El principio (arjé) de todas las cosas es lo indeterminado ápeiron. Ahora bien, allí mismo donde hay generación para las cosas, allí se produce también la destrucción, según la necesidad; en efecto, pagan las culpas unas a otras y la reparación de la injusticia, según el orden del tiempo.



         Lo que no es óbice para considerarlo como uno de los padres de la filosofía y, de hecho, cualquier manual sobre la materia que se precie dedica, como mínimo, un capítulo a dicha frase. Y es que, aunque parezca mentira, los filósofos se iniciaron con otra “f”: la de “físico”, habida cuenta de que lo pretendían era explicar el cosmos que observaban en la esfera celestial.

^^^^

- [TAREAS ESCRITAS]
A – Del fragmento sobre los primeros filósofos, copia todo lo que va desde "Lo que no es" hasta "la esfera celestial.", pero cambia "manual" por "libro".
B – Prolonga el fragmento sobre los primeros filósofos a partir de su última oración.

^^^^

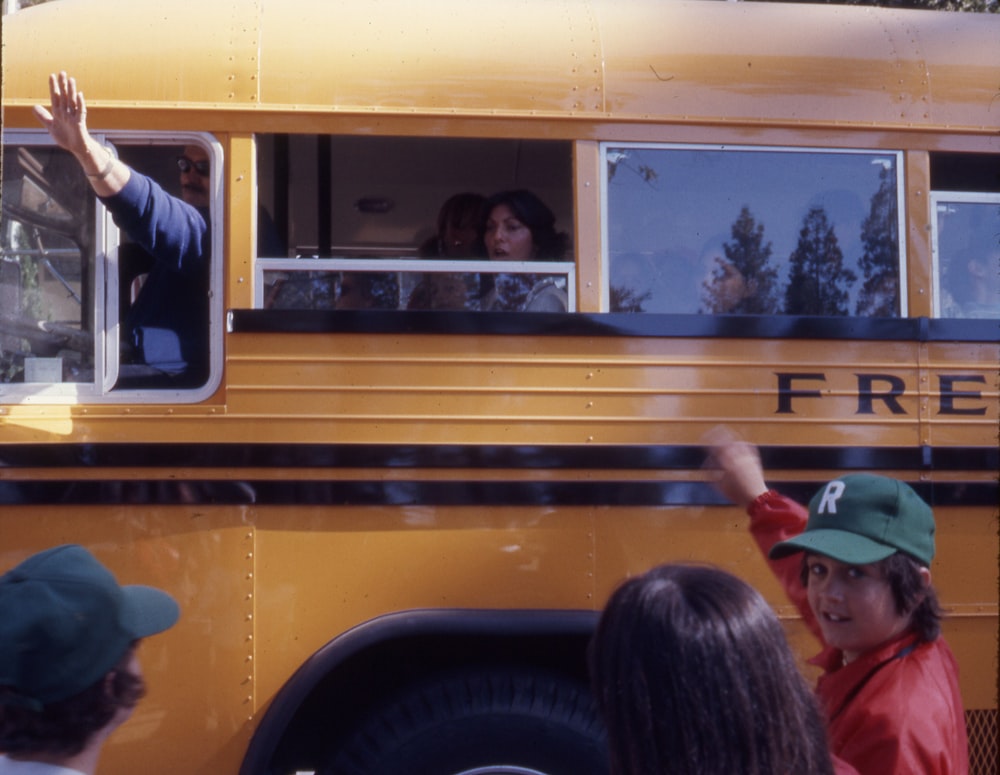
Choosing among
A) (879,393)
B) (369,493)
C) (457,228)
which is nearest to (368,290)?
(457,228)

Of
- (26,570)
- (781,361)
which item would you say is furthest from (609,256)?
(26,570)

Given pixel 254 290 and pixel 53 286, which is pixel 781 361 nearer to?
pixel 254 290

^^^^

- [RESULTADOS FINALES]
A –
Lo que no es óbice para considerarlo como uno de los padres de la filosofía y, de hecho, cualquier libro sobre la materia que se precie dedica, como mínimo, un capítulo a dicha frase. Y es que, aunque parezca mentira, los filósofos se iniciaron con otra “f”: la de “físico”, habida cuenta de que lo pretendían era explicar el cosmos que observaban en la esfera celestial.

B –
            Mención aparte merece, desde luego, Platón, que elaboró todo un conjunto de alegorías para demostrar (como si una alegoría pudiera demostrar algo, y así lo destacó Aristóteles) para definir su teoría de los arquetipos inmortales, y no es que uno esté en contra de semejantes ideales, pero debería reservarse el derecho de admisión, puesto que establecer un arquetipo inmortal de la belleza o la bondad me parece maravilloso, pero hacerlo de la estupidez y la ignominia, como que no.


           Total, que llegamos a Epicuro, a caballo entre los siglos cuarto y tercero antes de Cristo, detrás del cual, prácticamente damos un salto en el vacío hasta el ya mencionado René Descartes en pleno siglo XVII de nuestra era, es decir, casi dos mil años en los que poco podemos mencionar: San Agustín, Santo Tomás, hábil adaptador de las doctrinas paganas a las cristianas, Guillermo de Ockham, Averroes, Maimónides, Plotino y San Anselmo con su famoso argumento ontológico, que lo mismo te vale para demostrar la existencia de Dios, que la oscuridad de Darth Vader.

            ¿Qué ocurrió durante esos dos milenios? O, mejor aún: ¿era necesario volver a las andadas? Al menos Guillermo de Ockham inspiró uno de los mejores libros de todos los tiempos: El nombre de la rosa, de Umberto Eco, como es de sobra conocido.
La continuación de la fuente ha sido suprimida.